Merle Haggard’s Childhood Boxcar Home Relocated to Museum
Merle Haggard's childhood home is now in a new location. The train boxcar where Haggard was born and raised, which his father purchased in 1935 for $500, was permanently moved from its previous location at 1303 Yosemite Dr. in Oildale, Calif., to the Kern County Museum in nearby Bakersfield.
Both Haggard and his 93-year-old sister, Lillian Haggard Rea, along with Haggard's wife and children, attended the relocation ceremony on July 29.
“The walls were thick: cool in the summer and warm in winter,” Rea recalls to the New York Times of the boxcar.
The family found much happiness in their tiny home in Haggard's early years, with his mother, Flossie Mae Harp, once cooking a Thanksgiving dinner for 22 people in the boxcar.

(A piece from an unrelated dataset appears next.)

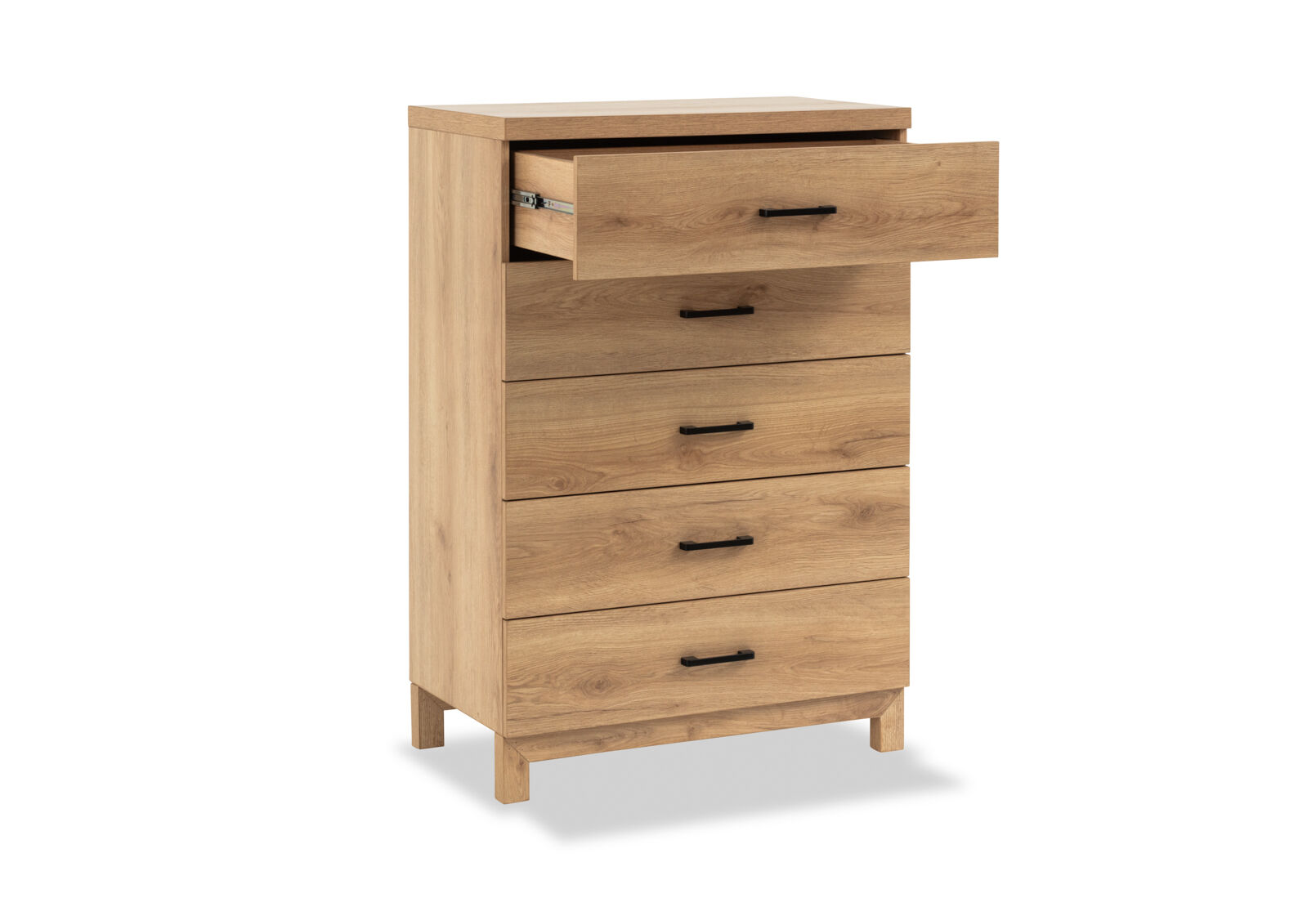FRANCIS - Tall Chest FRANCIS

The singer's father, James Haggard, added a pop-out dining area, a wash house and a hand-poured concrete bathtub and front step, while his mother added fruit trees, climbing roses and a grape arbor.

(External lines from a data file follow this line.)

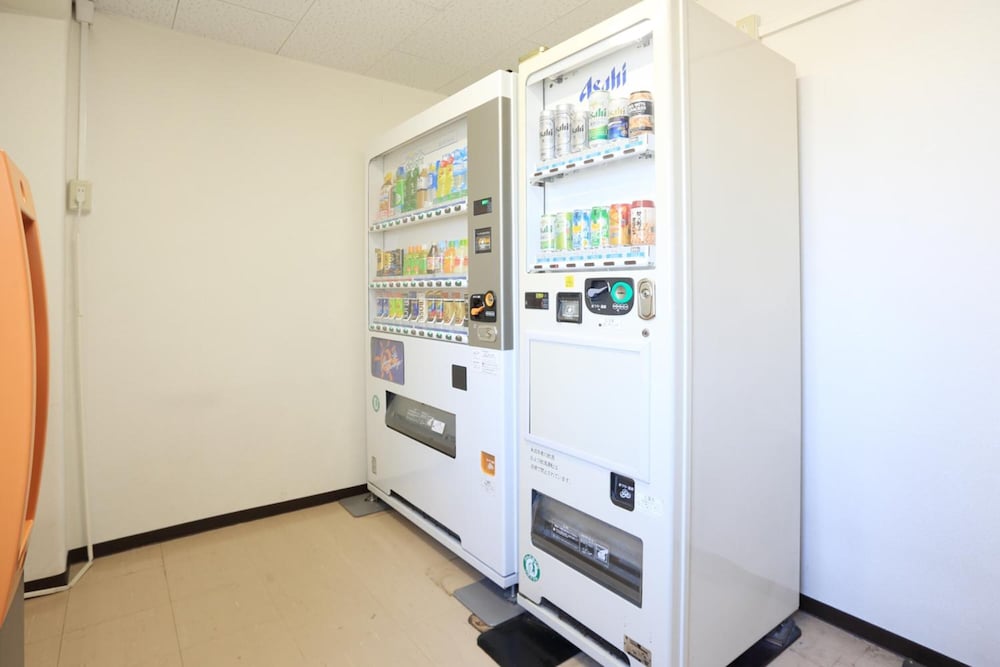スマイルホテル静岡 静岡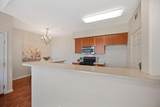 1230 Whitney Ranch Parkway - Photo 14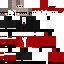 Texture for Ultraviolet navidad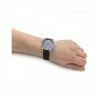 Ben Sherman Black Leather Quartz Watch Men Black Mix 2 Ben Sherman Black Leather Quartz Watch Men Black Mix -Casio Shop unnamed file 1902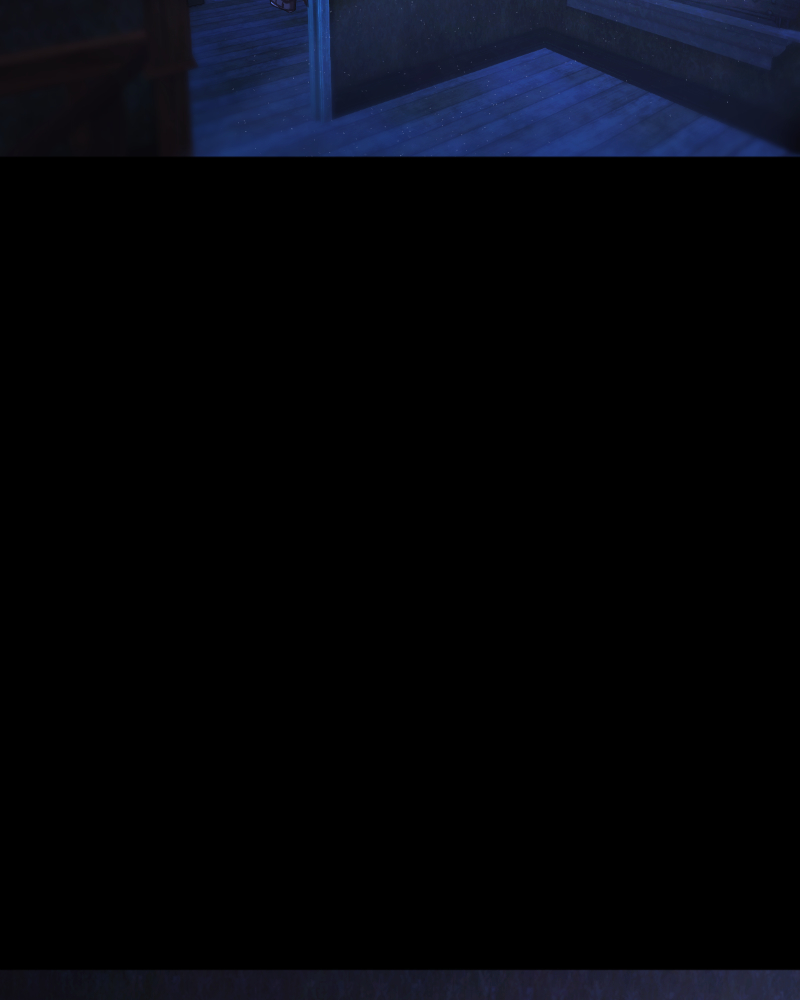 In the Bleak Midwinter Chapter 35 - Page 55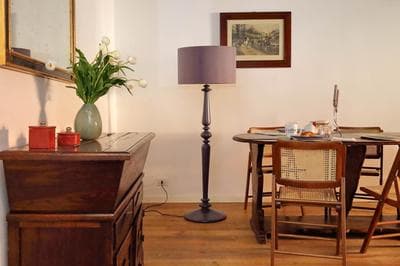 Colonna Charme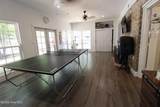 104 Pineview Road - Photo 11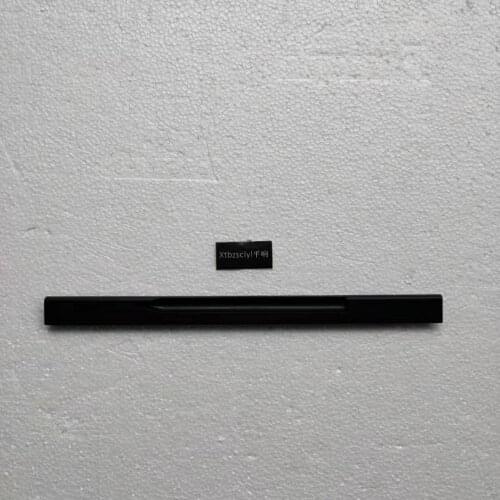 For New DELL Inspiron 7591 bezel Shaft cover Bead Rotating shaft shell 09XHGP 9XHGP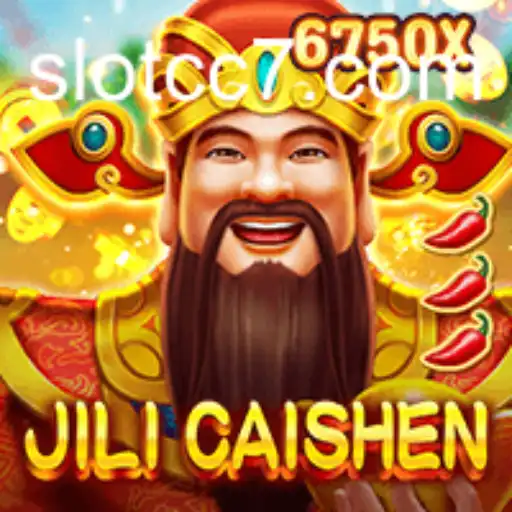 JILICaishen Game: Discovering the Exciting World of CC7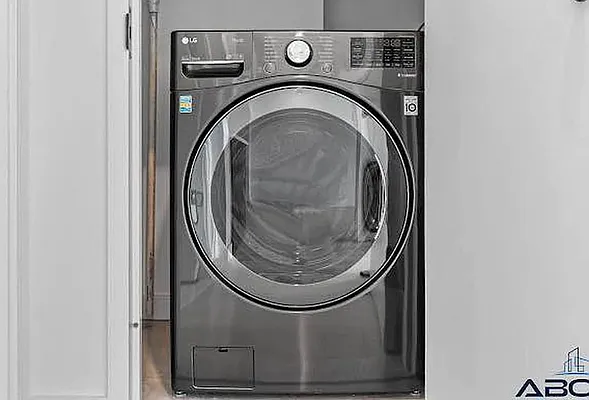 Rented by ABODE NYC LLC | media 33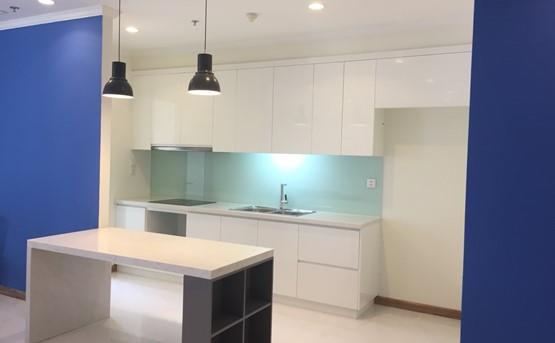 apartment for rent in binh thanh district BT105066 (6)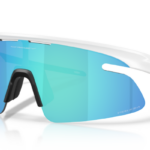 Oakley 9527D SOLE — 952704 — Ottica Polaris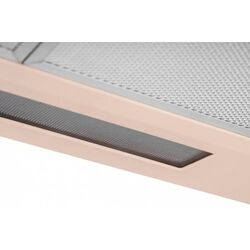 Вытяжка Wolser WL 6020 (Ivory) Thumb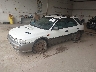 JF1GF4857VG****** Usados y Reparables 1997 Subaru Impreza en Minneapolis Saint Paul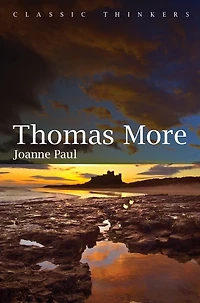 Thomas More: A Life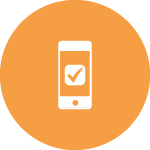 module-enterprise-branded-app-c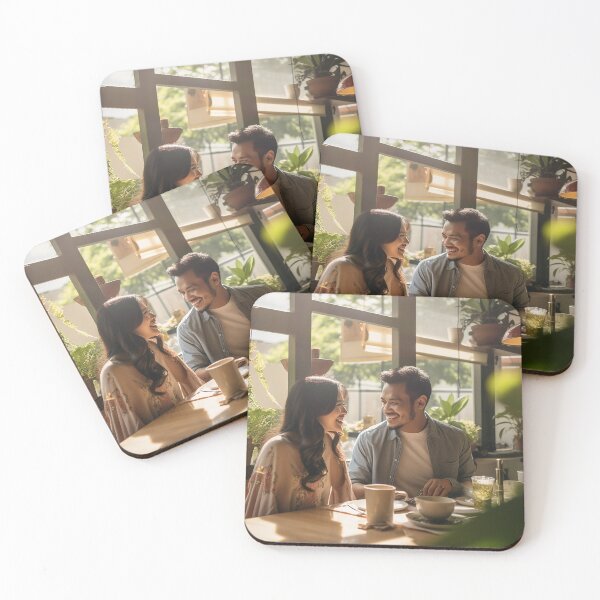 Item preview, Asian couple designed and sold by Jason-Tang8708.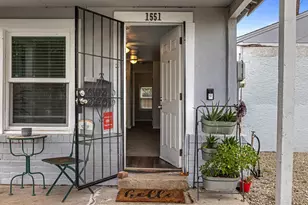 1551 Chronicle Ave, Stockton, CA 95205 - Photo 5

Before the future country legend was born in 1937, Haggard's family relocated to California from Oklahoma in 1934, after losing their barn in a fire during the Great Depression. They were content in California, but tragedy struck again in 1945, when Haggard's father died suddenly from a brain hemorrhage, kicking off years of rebellion, delinquency and jail for Haggard.

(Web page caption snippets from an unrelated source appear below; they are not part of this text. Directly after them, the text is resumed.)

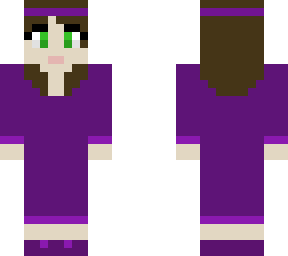 madam marcia overstrand, extraordinary wizard (septimus heap)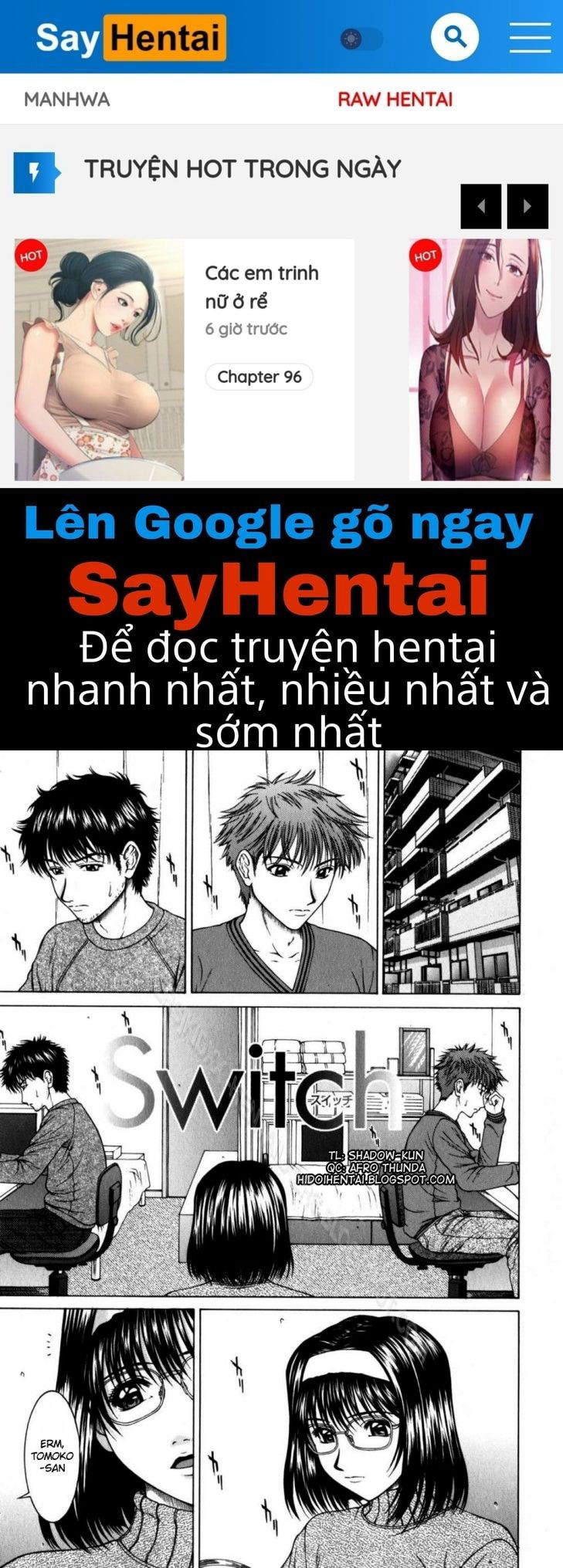 loan-luan-chap-6-0 integer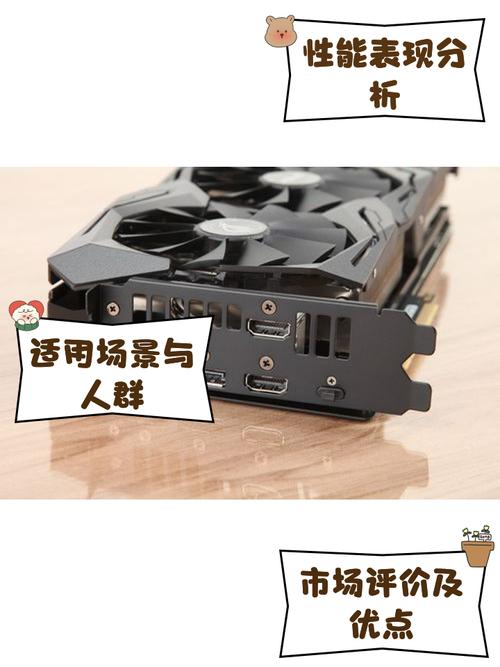 小钢炮救星!微星发布RTX2070 AERO ITX 8G迷你显卡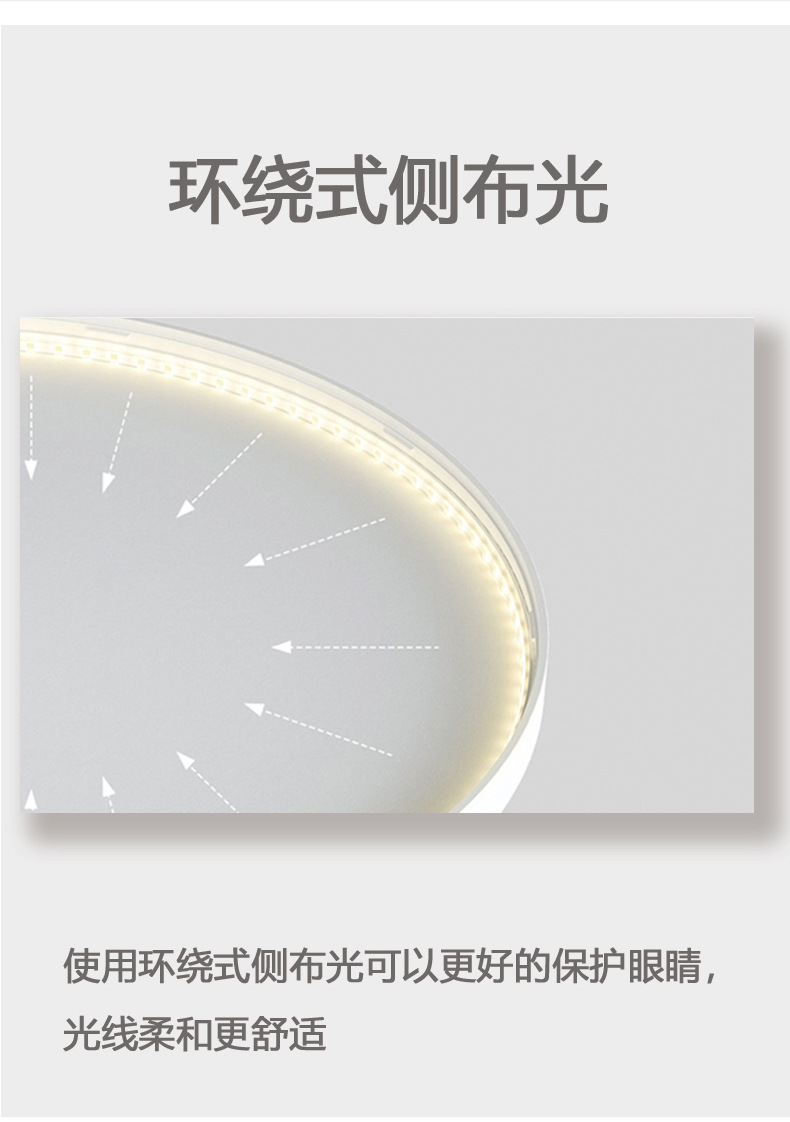 未标题-1_10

“He wasn’t a bad kid,” Rea says. “The poor child was just in pain. He was looking for his own answers and couldn’t find them.”
As of last year, the Haggards' boxcar house was occupied, although it had greatly deteriorated. The "Okie From Muskogee" singer wrote about the house's sad state in his 1999 autobiography, My House of Memories, saying that he was relieved his parents were not alive to see what had happened to their "wood and stucco jewel box."